# urgent help



## kalki (May 4, 2016)

I recieved following responce from the german embassy on my visa application status 
I need help from you guys about visa processing because my employer rang me and forcing me to join me but due to longer time for visa approval I am not able to join in this case what can I do. Please advice.
Dear applicant,



Thank you for your email.



The visa application process involves participation with various German authorities. Feedback of the German domestic authorities is still pending.

You will be informed as soon as a final decision comes through. 



Please note that the processing might take up to 12 weeks, and in some cases, even longer.

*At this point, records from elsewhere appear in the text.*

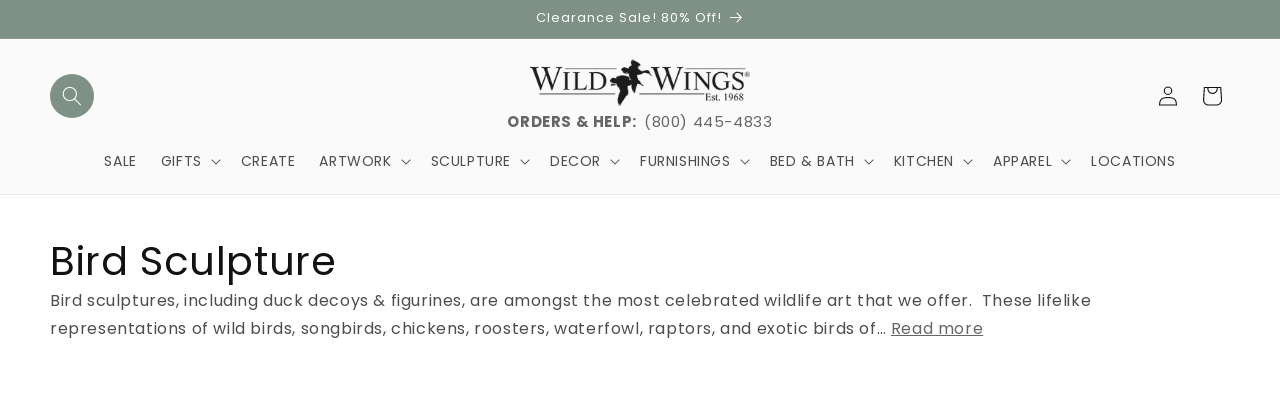

--- FILE ---
content_type: text/css
request_url: https://www.wildwings.com/cdn/shop/t/106/assets/swatch.css?v=107136925300267808781724610584
body_size: 677
content:
/** Shopify CDN: Minification failed

Line 20:0 Unexpected "{"
Line 20:1 Expected identifier but found "%"
Line 21:0 Unexpected "{"
Line 21:1 Expected identifier but found "%"
Line 41:12 Expected identifier but found "{"
Line 41:13 Unexpected "{"
Line 41:20 Expected ":"
Line 41:24 Expected identifier but found "!"
Line 42:9 Expected identifier but found "{"
Line 42:10 Unexpected "{"
... and 5 more hidden warnings

**/
/* 
   Swatches Styles
*/

{% assign width = '50px' %}
{% assign height = '35px' %}
.swatch { 
  /* margin:1em 0; */
}
/* Label */
.swatch .header {
  /* margin: 0.5em 0; */
}
/* Hide radio buttons.*/
.swatch input { 
  display:none;
}
.swatch label {
  /* Rounded corners */
  -webkit-border-radius:2px;
  -moz-border-radius:2px;
  border-radius:2px;
  /* To give width and height */
  float:left;
  /* Color swatches contain no text so they need to have a width. */
  min-width:{{ width }} !important; 
  height:{{ height }} !important;
  /* No extra spacing between them */
  margin:0;
  /* The border when the button is not selected */
  border:#ccc 1px solid;
  /* Background color */
  background-color:#ddd;
  /* Styling text */
  font-size:13px;
  text-align:center;
  line-height:{{ height }};
  white-space:nowrap;
  text-transform:uppercase;
}
.swatch-element label { padding:0 10px; }
.color.swatch-element label { 
  padding:0;
  width: 49px !important;
    height: 49px !important;
    padding: 4px 1px 0px 1px !important;
    border: 1px solid #212121 !important;
    border-radius: 50% !important;
    background-size: 100% auto;
    background-repeat: no-repeat;
    background-position: 50% 4px;
                            
                            }
/* Styling selected swatch */
/* Slightly raised */
.swatch input:checked + label {
  -webkit-box-shadow:0px 1px 2px rgba(0,0,0,0.8);
  -moz-box-shadow:0px 1px 2px rgba(0,0,0,0.8);
  box-shadow:0px 1px 2px rgba(0,0,0,0.8);
 /* border: 1.5px solid black !important; */
  background-color: #dedede !important;

} 
.swatch .swatch-element {
  float:left;
  -webkit-transform:translateZ(0); /* webkit flicker fix */
  -webkit-font-smoothing:antialiased; /* webkit text rendering fix */
  /* Spacing between buttons */
 /* margin:0px 10px 10px 0; */
  /* To position the sold out graphic and tooltip */
  position:relative;
}
/* Image with the cross in it */
.crossed-out { position:absolute; width:100%; height:100%; left:0; top:0; }
.swatch .swatch-element .crossed-out { display:none; }
.swatch .swatch-element.soldout .crossed-out { display:block; }
.swatch .swatch-element.soldout label {
  filter: alpha(opacity=60); /* internet explorer */
  -khtml-opacity: 0.6;      /* khtml, old safari */
  -moz-opacity: 0.6;       /* mozilla, netscape */
  opacity: 0.6;           /* fx, safari, opera */
}
/* Tooltips */
.swatch .tooltip {
  text-align:center;
  background:gray;
  color:#fff;
  bottom:100%;
  padding: 10px;
  display:block;
  position:absolute;
  width:100px;
  right: -43%;
  margin-bottom:15px;
  /* Make it invisible by default */
  filter:alpha(opacity=0);
  -khtml-opacity: 0;
  -moz-opacity: 0;
  opacity:0;
  visibility:hidden;
  /* Animations */
  -webkit-transform: translateY(10px);
     -moz-transform: translateY(10px);
      -ms-transform: translateY(10px);
       -o-transform: translateY(10px);
          transform: translateY(10px);
  -webkit-transition: all .25s ease-out;
     -moz-transition: all .25s ease-out;
      -ms-transition: all .25s ease-out;
       -o-transition: all .25s ease-out;
          transition: all .25s ease-out;
  -webkit-box-shadow: 2px 2px 6px rgba(0, 0, 0, 0.28);
     -moz-box-shadow: 2px 2px 6px rgba(0, 0, 0, 0.28);
      -ms-box-shadow: 2px 2px 6px rgba(0, 0, 0, 0.28);
       -o-box-shadow: 2px 2px 6px rgba(0, 0, 0, 0.28);
          box-shadow: 2px 2px 6px rgba(0, 0, 0, 0.28);
  z-index: 10000;
  -moz-box-sizing:border-box; 
  -webkit-box-sizing:border-box; 
  box-sizing:border-box;
}
.swatch .tooltip:before {
  bottom:-20px;
  content:" ";
  display:block;
  height:20px;
  left:0;
  position:absolute;
  width:100%;
}
/* CSS triangle */
.swatch .tooltip:after {
  border-left:solid transparent 10px;
  border-right:solid transparent 10px;
  border-top:solid gray 10px;
  bottom:-10px;
  content:" ";
  height:0;
  left:50%;
  margin-left:-13px;
  position:absolute;
  width:0;
}
.swatch .swatch-element:hover .tooltip {
  filter:alpha(opacity=100);
  -khtml-opacity:1;
  -moz-opacity:1;
  opacity:1;
  visibility:visible;
  -webkit-transform:translateY(0px);
     -moz-transform:translateY(0px);
      -ms-transform:translateY(0px);
       -o-transform:translateY(0px);
          transform:translateY(0px);
}
.swatch.error {
  background-color:#E8D2D2!important;
  color:#333!important;
  padding:1em;
  border-radius:5px;
}
.swatch.error p {
  margin:0.7em 0;
}
.swatch.error p:first-child {
  margin-top:0;
}
.swatch.error p:last-child {
  margin-bottom:0;
}
.swatch.error code {
  font-family:monospace;
}

--- FILE ---
content_type: text/css
request_url: https://www.wildwings.com/cdn/shop/t/106/assets/boost-sd-custom.css?v=1768996469970
body_size: -477
content:
.boost-sd__search-form-wrapper,.boost-sd__search-form{display:none!important}.boost-sd__product-image-img{display:block;object-fit:contain!important}
/*# sourceMappingURL=/cdn/shop/t/106/assets/boost-sd-custom.css.map?v=1768996469970 */


--- FILE ---
content_type: text/javascript
request_url: https://www.wildwings.com/cdn/shop/t/106/assets/boost-sd-custom.js?v=1768996469970
body_size: -598
content:
//# sourceMappingURL=/cdn/shop/t/106/assets/boost-sd-custom.js.map?v=1768996469970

The German Consulate General has no means of speeding up the process. Therefore, please do refrain from further inquiries with regards to status of your application.



Sincerely,

Visa Section,


----------



## ALKB (Jan 20, 2012)

kalki said:


> I recieved following responce from the german embassy on my visa application status
> I need help from you guys about visa processing because my employer rang me and forcing me to join me but due to longer time for visa approval I am not able to join in this case what can I do. Please advice.
> Dear applicant,
> 
> ...


Well, forward the email to your employer.

Is this the first time they have sponsored somebody?

If not, they should know that sponsoring somebody for a work permit is not a quick process.

It's a bit ridiculous to try and "force" you to come to Germany and start working.

a) The Embassy has you passport, right? So you can't travel.

b) You can't enter the country without a valid visa.

c) Should you somehow get to Germany, both you and your employer would commit an offense by working/letting you work without a work permit.


----------



## kalki (May 4, 2016)

Thank you for your reply. Yes they are first time sponsering. Hope I will get visa soon otherwise.


----------



## hasli (Oct 18, 2016)

Hi Kalki, can you please share how long it finally took to get your visa ?


----------



## svamseekrishna (Dec 9, 2015)

*Can you please let me know*

Hi Kalki...

I was going through your post and thought of asking you the below queries as I am also looking to work in Germany.

1. How did you get an offer since you are not there. Did you applied it through some Job sites, etc..?

2. Do you belong to IT/Software domain?

Please take sometime to answer my queries as it would give an initial Idea.


Thanks & Regards,
Vamsi.


----------